Solar panels output Direct Current (DC). As DC electricity cannot be used directly by common household appliances nor fed into the mains grid; it first needs to be converted to Alternating Current (AC).
The conversion is performed by a solar inverter; also known as a grid tied inverter.
The solar inverter brands we trust
How an inverter works in a solar power system
- Solar panels convert the sun’s energy into DC electricity
- The DC electricity is channelled into a solar inverter that converts it to 240V 50Hz AC electricity.
- The 240V AC electricity can be used to power home appliances
- Surplus electricity is fed back into the main grid.
- Click here for more information on home grid connect solar
Types of solar inverters
There are 3 main different types of grid tied inverters – micro, string and central. This article discusses the basics of what each inverter is, each type’s advantages and disadvantages; followed by some technical information how grid tied inverters in general work.
A microinverter consists of a small box located on the back of or situated very close to a solar panel. Its role is to convert the DC electricity produced by a single solar panel. The world’s leading microinverter brand is Enphase.
Micro inverter advantages:
- Panel level MPPT (Maximum Power Point Tracking)
- Increase system availability – a single malfunctioning panel will not have such an impact on the entire array
- Panel level monitoring
- Lower DC voltage, increasing safety. No need for ~ 600 V DC cabling requiring conduits
- Allows for increased design flexibility, modules can be oriented in different directions
- Increased yield from sites that suffer from overshadowing, as one shadowed module doesn’t drag down a whole string
- No need to calculate string lengths – simpler to design systems
- Ability to use different makes/models of modules in one system, particularly when repairing or updating older systems
Micro inverter disadvantages
- Higher costs in terms of dollars per watt, currently up to double the cost compared to string inverters
- Increased complexity in installation
- Given their positioning in an installation, some micro-inverters may have issues in extreme heat
- Increased maintenance costs due to there being multiple units in an array.
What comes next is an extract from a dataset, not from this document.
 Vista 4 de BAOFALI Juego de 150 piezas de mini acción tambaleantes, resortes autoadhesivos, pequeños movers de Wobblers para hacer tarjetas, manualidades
A string inverter is the type most commonly used in home and commercial solar power systems. It is a large-ish box that is often situated some distance away from the solar array. Depending on the size of the installation, there may be more than one string inverter present.
String inverter advantages
- Allows for high design flexibility
- High efficiency
- 3 phase variations available
- Low cost
- Well supported (if buying trusted brands)
- Remote system monitoring capabilities
String inverter disadvantages
- No panel level MPPT*
- No panel level monitoring*
- High voltage levels present a potential safety hazard
As with any other device, the “trusted brand” issue is an important one. Not all string inverters are created equal; as this video demonstrates.
Central inverters are designed for applications such as large arrays installed on buildings, industrial facilities as well as field installations – they are basically just a very large string inverter.
Central inverter advantages
- Low capital price per watt
- High efficiency
- Comparative ease of installation – a single unit in some scenarios
Central inverter disadvantages
- A single potential point of entire system failure
Which is the best type of inverter?
While the most suitable type of inverter will be dependent on the installation scenarios; generally speaking 3-phase string inverters offer the widest range of applications in terms of residential to large commercial installations.
* There is another device that can be added to some string inverter systems that allow for panel level MPPT and monitoring – the power optimizer. It’s also a small box attached to the back of a panel that works with an inverter; enabling maximum energy harvesting from an array and offering enhanced monitoring features.
Techie stuff – how grid-tied inverters work
A traditional inverter (single stage, single phase, 50 Hz transformer based string inverter) uses power semiconductors (IGBTs or MOSFETs) to switch the DC on and off, very fast, in two different directions, simulating an AC sine wave.
This is filtered by an inductor and then the voltage is boosted in a transformer to the grid voltage of ~ 240 V. Typically, the inverter’s DC input bus voltage needs to be greater than the peak of the AC voltage (before the transformer).
For example, a minimum DC voltage of 250 V DC allows 180 V AC to be created, which then needs to be boosted to 240 V AC in the transformer. Capacitors are used to filter ripple currents on the DC lines.
Ripple can disrupt MPP tracking and can increase DC resistive losses. Ripple is caused by the power semiconductors switching on and off. Typically, low frequency electrolytic capacitors are used, but these are susceptible to failure (drying out over time and at higher temperatures). Film capacitors are better but are larger and more expensive.
Modern inverters use a range of other complex topologies such as three phase, high frequency (HF), bipolar or transformerless. For example, HF inverters use a DC boost circuit to boost 200 – 600 V DC to a constant ~ 700 V DC. This is switched at high frequency (much higher than the 60 Hz grid frequency) prior to passing through a high frequency transformer. Finally an inductor smooths the AC signal and it is fed to the grid. This topology is lighter and more efficient.